Oy verirseniz sevinirim, keyifli okumalar. ♡
~
Bu bankta ne zamandır oturuyorum,bilmiyordum. Tek hissettiğim soluduğum havanın ciğerlerime batıyor oluşuydu. Elimde tuttuğum sıcak kahve artık soğumuştu. Gitme vakti yaklaşıyor diye düşündüm içimden. İçinde bulunduğum karmaşadan nasıl çıkacağım hakkında bir fikrim yoktu. Yorulmuştum. Zihnim öylesine yorgundu ki. Hissizlik bu yorgunluğun verdiği en büyük hediyeydi benim için.
Kalkmak için hazırlanırken burnuma dolan hastane kokusu ile karışmış kiraz kokusu doldurdu ciğerlerimi.
Bu koku içimi öylesine ısıtmıştı ki , o an bu kokuyu içime saklamak istedim. Omzuma dokunan kol zihnimdeki tozlu tiyatro perdesini tek hamlesi ile yıkmıştı. Arkama döndüğümde karşımda görmeyi beklediğim şey bir çocuk değildi. Karşımdaki kokunun sahibi en fazla on sekiz yaşlarında ki genç bir çocuktu. Sadece kokusu bile zihnimi bu denli yıkmışken, yüzüne bakmaya cesaret edemedim. Beklemediğim bir anda yanıma oturan bu çocuk karşısında hissiziliğim yerini tuhaf bir kargaşaya bıraktı.
İçimde kalan son boşlukta yüzüne baktım. Ve yüzü, onun ilahi yüzü içimde kalan son boşluğu da doldurmaya yetmişti. Dünyada gördüğüm en güzel insandı.
"Merhaba efendim."
Sesi bana hiç inanmadığım cenneti anımsatmıştı. Son kalan gücümle boğazımı temizleme ihtiyacı duymuştum.
"Merhaba."
Sorgularcasına çıkan sesim yüzündeki gülümsemenin genişlemesine neden olmuştu.
Anlamsız bir şekilde yüzüne bakmaya devam ederken sesi tekrar düşüncelerimi bölmüştü.
"Hiç arkadaşınız var mı efendim?"
Sorduğu soruyu oldukça garipsemiştim.
"Neden?"
Sorgularcasına çıkan sesime engel olamıyordum. Hayatımda ilk kez karşılaştığım bu çocuk öylesine ilgi çekiciydi ki.
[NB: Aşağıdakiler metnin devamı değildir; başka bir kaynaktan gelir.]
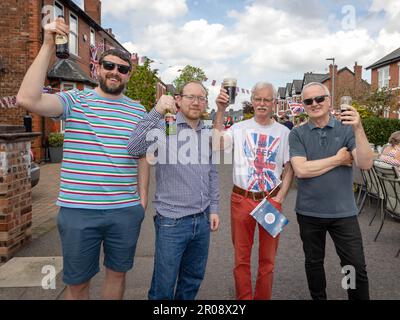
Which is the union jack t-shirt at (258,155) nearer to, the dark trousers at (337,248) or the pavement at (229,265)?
the dark trousers at (337,248)

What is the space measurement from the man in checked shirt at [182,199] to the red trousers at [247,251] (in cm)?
42

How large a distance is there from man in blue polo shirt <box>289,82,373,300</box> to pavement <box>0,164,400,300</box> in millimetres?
749

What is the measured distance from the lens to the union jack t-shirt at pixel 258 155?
311 centimetres

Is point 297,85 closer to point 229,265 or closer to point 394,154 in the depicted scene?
point 394,154

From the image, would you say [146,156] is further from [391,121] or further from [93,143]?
[391,121]

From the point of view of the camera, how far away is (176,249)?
2623mm

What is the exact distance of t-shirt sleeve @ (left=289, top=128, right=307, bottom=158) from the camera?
9.81ft

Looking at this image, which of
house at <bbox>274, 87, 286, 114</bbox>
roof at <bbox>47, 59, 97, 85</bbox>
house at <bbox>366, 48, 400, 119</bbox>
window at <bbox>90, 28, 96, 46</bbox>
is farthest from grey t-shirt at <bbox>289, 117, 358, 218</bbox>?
house at <bbox>274, 87, 286, 114</bbox>

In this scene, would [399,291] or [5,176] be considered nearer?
[399,291]

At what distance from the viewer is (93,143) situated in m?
2.42

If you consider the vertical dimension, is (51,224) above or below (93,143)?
below

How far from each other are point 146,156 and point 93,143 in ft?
1.35

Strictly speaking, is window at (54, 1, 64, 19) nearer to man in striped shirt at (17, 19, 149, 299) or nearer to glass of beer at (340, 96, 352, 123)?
man in striped shirt at (17, 19, 149, 299)

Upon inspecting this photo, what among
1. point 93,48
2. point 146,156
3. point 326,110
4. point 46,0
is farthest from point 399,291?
point 93,48
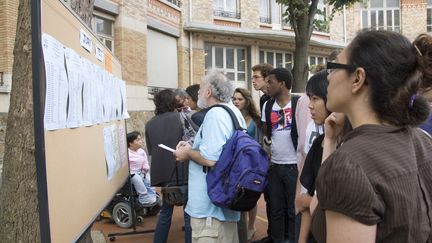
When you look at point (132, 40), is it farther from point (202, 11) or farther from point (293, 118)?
point (293, 118)

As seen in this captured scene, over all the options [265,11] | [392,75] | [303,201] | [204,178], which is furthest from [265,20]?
[392,75]

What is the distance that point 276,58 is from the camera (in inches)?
893

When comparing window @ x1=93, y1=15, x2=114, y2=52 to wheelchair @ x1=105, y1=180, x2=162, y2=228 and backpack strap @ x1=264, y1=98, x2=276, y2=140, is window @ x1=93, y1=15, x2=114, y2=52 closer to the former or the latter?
wheelchair @ x1=105, y1=180, x2=162, y2=228

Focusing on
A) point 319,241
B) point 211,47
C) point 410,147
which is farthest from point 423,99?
point 211,47

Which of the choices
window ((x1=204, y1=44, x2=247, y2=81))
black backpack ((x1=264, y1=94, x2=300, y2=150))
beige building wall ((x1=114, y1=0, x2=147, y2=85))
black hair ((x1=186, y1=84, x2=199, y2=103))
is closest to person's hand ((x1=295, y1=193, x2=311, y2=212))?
black backpack ((x1=264, y1=94, x2=300, y2=150))

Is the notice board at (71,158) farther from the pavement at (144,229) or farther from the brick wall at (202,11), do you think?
the brick wall at (202,11)

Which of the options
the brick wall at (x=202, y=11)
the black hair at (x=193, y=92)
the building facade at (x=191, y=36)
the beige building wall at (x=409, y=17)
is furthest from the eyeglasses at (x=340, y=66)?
the beige building wall at (x=409, y=17)

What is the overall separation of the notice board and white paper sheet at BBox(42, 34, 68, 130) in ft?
0.08

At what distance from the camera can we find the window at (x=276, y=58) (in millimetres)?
21998

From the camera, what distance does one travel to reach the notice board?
6.62ft

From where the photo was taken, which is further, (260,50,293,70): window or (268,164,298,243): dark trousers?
(260,50,293,70): window

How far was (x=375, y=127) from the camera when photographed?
1.54 m

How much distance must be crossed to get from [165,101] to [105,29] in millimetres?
9304

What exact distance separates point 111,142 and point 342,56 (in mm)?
2717
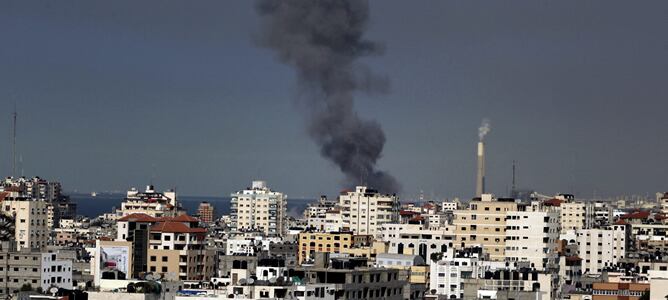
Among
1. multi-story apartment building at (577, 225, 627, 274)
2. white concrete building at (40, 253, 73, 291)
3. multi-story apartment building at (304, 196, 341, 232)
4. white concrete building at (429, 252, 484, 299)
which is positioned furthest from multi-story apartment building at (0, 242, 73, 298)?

" Bilmem. Sizi neredeyse hergün görüyorum bu bankta. Yalnızsınız. Hatta o kadar yalnızsınız ki düşüncelerinizle, bazen dünyayı terk ettiğiniz kanısına varıyorum. Öyle yalnız görünüyorsunuz ki dışarıdan. Ama tuhaf bir şekilde hissettiğiniz yalnızlığa düşünceleriniz katılıyor ve sizin için kalabalık yaratıyor."
Söylediği her kelime içimde yeni bir yıkım oluşturmuştu.
"Bu düşünceye nasıl vardın çocuk?"
"Bilmem. Sadece bir tahmin benim ki. Zihin okuyamıyorum sonuçta. Hem söylesenizde efendim hiç arkadaşınız var mı?"
"Hayır hiç arkadaşım yok."
Cevap verirken yüzümdeki şaşkınlığı engelleyememiştim.
"Anladım efendim. Benimde hiç arkadaşım yok. Acaba arkadaşım olmak ister miydiniz?"
Yumuşak sesi annemden hiç duymadığım ninni gibi gelmişti kulağıma. Heyecan ve şaşkınlık dolu bir ifadeyle cevapladım sorusunu.
" Evet , elbette olurum."
Yüzünde ki gülümseme büyümüştü.
" Teşekkür ederim efendim! İsminiz nedir?"
"Jeon Jungkook. İsmim Jeon Jungkook çocuk."
Şaşkınlıkla çıkan sesime engel olamıyordum.
"Anladım Bay Jeon. Şimdi gitmem gerekiyor. Umarım tekrar görüşebiliriz. Her şey için tekrar teşekkür ederim! Hoşçakalın efendim. Sizin için tekrar geleceğim."
Tekrar geleceğini duyunca çarpan kalbimi göz ardı ederek son kalan gücümle fısıldadım ona.
" Hoşça kal çocuk."
Arkasından dağılmış bir şekilde bakarken öğle molasının bittiğini ve yedi dakika geç kaldığımı farkettim. İlk kez geç kalıyordum. İlk kez ismini dahi bilmediğim biri için bu kadar dağılmıştım.